Rheumatology (Oxford). 2009 Oct;48 Suppl 4:iv14-9. doi: 10.1093/rheumatology/kep275.
Given its increasing incidence and serious complications, osteoporosis requires safe and effective long-term treatment. Strontium ranelate (SR) is an osteoporosis treatment with a unique mode of action, which was launched in 2004. It has been investigated in the Spinal Osteoporosis Therapeutic Intervention (SOTI) and the TReatment Of Peripheral OSteoporosis (TROPOS) trials, two major 3-year multinational placebo-controlled Phase III randomized clinical trials. In SOTI, SR treatment reduced the risk of vertebral fracture by 41% (20.9 vs 32.8%; P < 0.001); in TROPOS, it reduced the risk of non-vertebral fracture by 16% (11.2 vs 12.9%; P = 0.04) and the risk of hip fracture in patients at high risk by 36% (4.3 vs 6.4%; P = 0.046). Unlike anti-resorptive agents, SR produced steady and significant BMD increases that correlated directly with decreases in vertebral and hip fracture risk. Preplanned analysis of the pooled dataset from SOTI and TROPOS showed that SR was effective whether or not patients had key risk factors for fractures at baseline.
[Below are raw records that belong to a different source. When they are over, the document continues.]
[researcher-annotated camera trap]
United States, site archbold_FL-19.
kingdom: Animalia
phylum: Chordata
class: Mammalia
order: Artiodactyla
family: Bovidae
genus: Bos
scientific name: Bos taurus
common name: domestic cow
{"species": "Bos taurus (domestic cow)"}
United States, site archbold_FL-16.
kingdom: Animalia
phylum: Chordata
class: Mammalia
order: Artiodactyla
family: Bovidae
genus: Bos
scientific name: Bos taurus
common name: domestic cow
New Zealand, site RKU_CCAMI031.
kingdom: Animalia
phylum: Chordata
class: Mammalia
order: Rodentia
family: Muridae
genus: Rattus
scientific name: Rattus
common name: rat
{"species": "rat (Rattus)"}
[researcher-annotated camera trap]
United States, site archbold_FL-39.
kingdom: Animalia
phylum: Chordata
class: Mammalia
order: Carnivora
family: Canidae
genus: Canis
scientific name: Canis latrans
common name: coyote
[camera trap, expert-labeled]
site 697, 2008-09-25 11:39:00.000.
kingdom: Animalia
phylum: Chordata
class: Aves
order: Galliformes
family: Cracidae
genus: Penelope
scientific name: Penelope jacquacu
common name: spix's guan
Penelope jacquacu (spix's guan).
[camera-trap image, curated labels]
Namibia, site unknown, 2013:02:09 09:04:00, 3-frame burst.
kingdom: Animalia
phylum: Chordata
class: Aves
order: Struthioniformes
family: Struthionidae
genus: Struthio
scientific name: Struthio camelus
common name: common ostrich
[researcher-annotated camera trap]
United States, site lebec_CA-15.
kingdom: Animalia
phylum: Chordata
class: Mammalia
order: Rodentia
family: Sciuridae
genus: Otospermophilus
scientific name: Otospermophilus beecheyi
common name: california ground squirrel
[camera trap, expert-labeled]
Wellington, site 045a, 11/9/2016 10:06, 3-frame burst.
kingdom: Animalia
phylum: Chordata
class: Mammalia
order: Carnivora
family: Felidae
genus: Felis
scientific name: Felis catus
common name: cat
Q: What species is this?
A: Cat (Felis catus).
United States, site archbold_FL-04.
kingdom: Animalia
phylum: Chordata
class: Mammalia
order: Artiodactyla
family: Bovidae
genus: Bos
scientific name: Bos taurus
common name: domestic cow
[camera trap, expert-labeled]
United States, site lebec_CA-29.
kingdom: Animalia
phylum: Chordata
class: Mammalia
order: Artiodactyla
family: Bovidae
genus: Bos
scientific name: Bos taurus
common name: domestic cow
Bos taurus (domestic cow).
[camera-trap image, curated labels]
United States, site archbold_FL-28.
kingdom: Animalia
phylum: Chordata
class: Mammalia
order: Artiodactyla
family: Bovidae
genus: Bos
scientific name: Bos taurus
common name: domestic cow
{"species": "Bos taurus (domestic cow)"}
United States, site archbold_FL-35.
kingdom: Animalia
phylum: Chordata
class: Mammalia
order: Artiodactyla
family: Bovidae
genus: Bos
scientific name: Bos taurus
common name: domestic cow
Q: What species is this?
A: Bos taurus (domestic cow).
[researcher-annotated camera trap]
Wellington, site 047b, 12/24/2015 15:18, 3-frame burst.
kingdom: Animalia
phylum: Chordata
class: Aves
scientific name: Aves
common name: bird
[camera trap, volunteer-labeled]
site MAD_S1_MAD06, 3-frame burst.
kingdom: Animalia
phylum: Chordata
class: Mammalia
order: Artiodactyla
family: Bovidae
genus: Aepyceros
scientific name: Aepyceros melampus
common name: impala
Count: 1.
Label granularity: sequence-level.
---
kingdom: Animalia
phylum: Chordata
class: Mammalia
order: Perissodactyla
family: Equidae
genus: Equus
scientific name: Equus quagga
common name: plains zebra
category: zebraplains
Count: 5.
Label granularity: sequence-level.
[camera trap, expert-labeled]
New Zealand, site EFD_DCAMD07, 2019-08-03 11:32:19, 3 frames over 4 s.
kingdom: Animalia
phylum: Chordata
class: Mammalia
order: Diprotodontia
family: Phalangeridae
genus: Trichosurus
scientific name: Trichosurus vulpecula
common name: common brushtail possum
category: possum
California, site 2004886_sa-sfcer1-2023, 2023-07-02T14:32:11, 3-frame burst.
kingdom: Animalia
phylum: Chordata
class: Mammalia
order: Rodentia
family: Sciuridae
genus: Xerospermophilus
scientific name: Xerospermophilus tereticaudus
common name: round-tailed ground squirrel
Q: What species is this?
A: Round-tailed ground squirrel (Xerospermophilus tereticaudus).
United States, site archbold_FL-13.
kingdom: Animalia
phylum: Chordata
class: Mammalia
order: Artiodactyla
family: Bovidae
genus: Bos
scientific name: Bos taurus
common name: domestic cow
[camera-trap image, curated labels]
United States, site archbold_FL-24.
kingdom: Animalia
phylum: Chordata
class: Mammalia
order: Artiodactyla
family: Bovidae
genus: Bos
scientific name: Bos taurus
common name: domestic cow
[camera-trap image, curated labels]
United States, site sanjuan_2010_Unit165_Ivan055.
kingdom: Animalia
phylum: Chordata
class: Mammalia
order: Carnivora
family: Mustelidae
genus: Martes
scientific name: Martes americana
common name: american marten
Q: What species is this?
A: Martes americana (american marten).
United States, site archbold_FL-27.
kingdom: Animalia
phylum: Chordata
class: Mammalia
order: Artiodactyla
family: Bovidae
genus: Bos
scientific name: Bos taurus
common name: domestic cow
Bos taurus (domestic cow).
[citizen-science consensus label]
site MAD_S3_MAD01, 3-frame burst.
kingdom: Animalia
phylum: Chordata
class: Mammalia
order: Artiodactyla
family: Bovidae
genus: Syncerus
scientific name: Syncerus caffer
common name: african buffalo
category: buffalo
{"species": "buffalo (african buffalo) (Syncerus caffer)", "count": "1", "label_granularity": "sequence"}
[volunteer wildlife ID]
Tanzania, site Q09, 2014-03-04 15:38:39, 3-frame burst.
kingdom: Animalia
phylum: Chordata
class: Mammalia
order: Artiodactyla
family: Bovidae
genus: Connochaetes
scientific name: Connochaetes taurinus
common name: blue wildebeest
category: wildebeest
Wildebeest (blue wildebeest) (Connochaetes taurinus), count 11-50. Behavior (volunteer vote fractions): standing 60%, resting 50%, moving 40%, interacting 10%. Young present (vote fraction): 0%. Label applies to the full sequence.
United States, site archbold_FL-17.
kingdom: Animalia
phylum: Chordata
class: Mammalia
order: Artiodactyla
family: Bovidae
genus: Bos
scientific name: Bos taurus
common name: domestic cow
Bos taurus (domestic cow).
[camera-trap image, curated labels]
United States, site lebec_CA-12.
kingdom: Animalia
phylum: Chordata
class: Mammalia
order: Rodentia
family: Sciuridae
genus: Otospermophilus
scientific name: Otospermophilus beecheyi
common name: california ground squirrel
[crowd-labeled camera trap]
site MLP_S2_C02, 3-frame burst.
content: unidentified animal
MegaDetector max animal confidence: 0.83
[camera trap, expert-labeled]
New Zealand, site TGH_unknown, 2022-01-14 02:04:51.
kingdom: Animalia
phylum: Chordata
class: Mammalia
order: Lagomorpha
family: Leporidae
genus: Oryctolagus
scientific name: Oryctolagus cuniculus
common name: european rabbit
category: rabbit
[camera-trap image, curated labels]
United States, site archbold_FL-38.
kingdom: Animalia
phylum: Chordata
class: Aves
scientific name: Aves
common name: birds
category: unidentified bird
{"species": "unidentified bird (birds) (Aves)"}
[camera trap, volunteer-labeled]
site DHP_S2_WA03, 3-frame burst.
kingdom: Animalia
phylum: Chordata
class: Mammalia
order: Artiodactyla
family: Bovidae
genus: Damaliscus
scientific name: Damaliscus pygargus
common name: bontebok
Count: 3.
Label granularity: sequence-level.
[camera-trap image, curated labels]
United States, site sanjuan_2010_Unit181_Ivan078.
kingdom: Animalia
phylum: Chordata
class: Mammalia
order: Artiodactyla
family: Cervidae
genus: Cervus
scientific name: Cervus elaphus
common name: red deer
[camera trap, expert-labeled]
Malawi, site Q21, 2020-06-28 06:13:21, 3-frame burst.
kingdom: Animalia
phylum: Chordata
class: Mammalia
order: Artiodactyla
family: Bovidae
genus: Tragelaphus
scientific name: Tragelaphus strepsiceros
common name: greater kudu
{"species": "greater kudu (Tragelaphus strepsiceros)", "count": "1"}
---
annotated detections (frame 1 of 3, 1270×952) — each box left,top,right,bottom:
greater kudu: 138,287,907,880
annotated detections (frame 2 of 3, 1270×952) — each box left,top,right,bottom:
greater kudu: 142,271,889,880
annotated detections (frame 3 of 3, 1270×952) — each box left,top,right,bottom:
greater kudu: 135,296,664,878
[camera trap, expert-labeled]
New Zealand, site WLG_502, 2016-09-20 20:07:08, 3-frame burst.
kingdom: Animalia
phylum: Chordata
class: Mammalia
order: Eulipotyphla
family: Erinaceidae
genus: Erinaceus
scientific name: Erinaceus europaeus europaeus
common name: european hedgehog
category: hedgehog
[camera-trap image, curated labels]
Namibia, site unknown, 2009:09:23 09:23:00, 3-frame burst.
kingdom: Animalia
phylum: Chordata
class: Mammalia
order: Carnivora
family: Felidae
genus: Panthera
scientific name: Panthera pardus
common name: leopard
SR was also effective in patients with osteopenia and younger postmenopausal patients aged 50-65 years. Finally, SR significantly attenuated height loss and decreased back pain. The safety profile of SR was almost similar to placebo in both trials. Thus, SR demonstrates broad spectrum safety and efficacy in reducing the risks of both vertebral and non-vertebral (including hip) fractures in a wide variety of patients, and should be considered as a first-line option to treat women at risk of osteoporotic fractures, whatever their age, the severity of the disease and their risk factors.
鉴于其发病率不断上升和严重并发症,骨质疏松症需要安全有效的长期治疗。雷奈酸锶(SR)是一种具有独特作用机制的骨质疏松症治疗药物,于 2004 年上市。它已在两项主要的 3 年多国药典对照 III 期随机临床试验中得到研究,即脊柱骨质疏松治疗干预(SOTI)和外周骨质疏松治疗(TROPOS)试验。在 SOTI 中,SR 治疗将椎体骨折风险降低了 41%(20.9 比 32.8%;P<0.001);在 TROPOS 中,它将非椎体骨折风险降低了 16%(11.2 比 12.9%;P=0.04),并将高危患者髋部骨折风险降低了 36%(4.3 比 6.4%;P=0.046)。与抗吸收剂不同,SR 产生了稳定而显著的 BMD 增加,与椎体和髋部骨折风险的降低直接相关。对 SOTI 和 TROPOS 的汇总数据集进行的预先计划分析表明,无论患者基线时是否有骨折的关键危险因素,SR 都是有效的。SR 对骨量减少和年龄在 50-65 岁之间的年轻绝经后患者也有效。最后,SR 显著减轻了身高损失和背痛。在这两项试验中,SR 的安全性与安慰剂几乎相似。因此,SR 在降低各种患者的椎体和非椎体(包括髋部)骨折风险方面具有广泛的安全性和疗效,应被视为治疗有骨质疏松性骨折风险的女性的一线选择,无论其年龄、疾病严重程度和危险因素如何。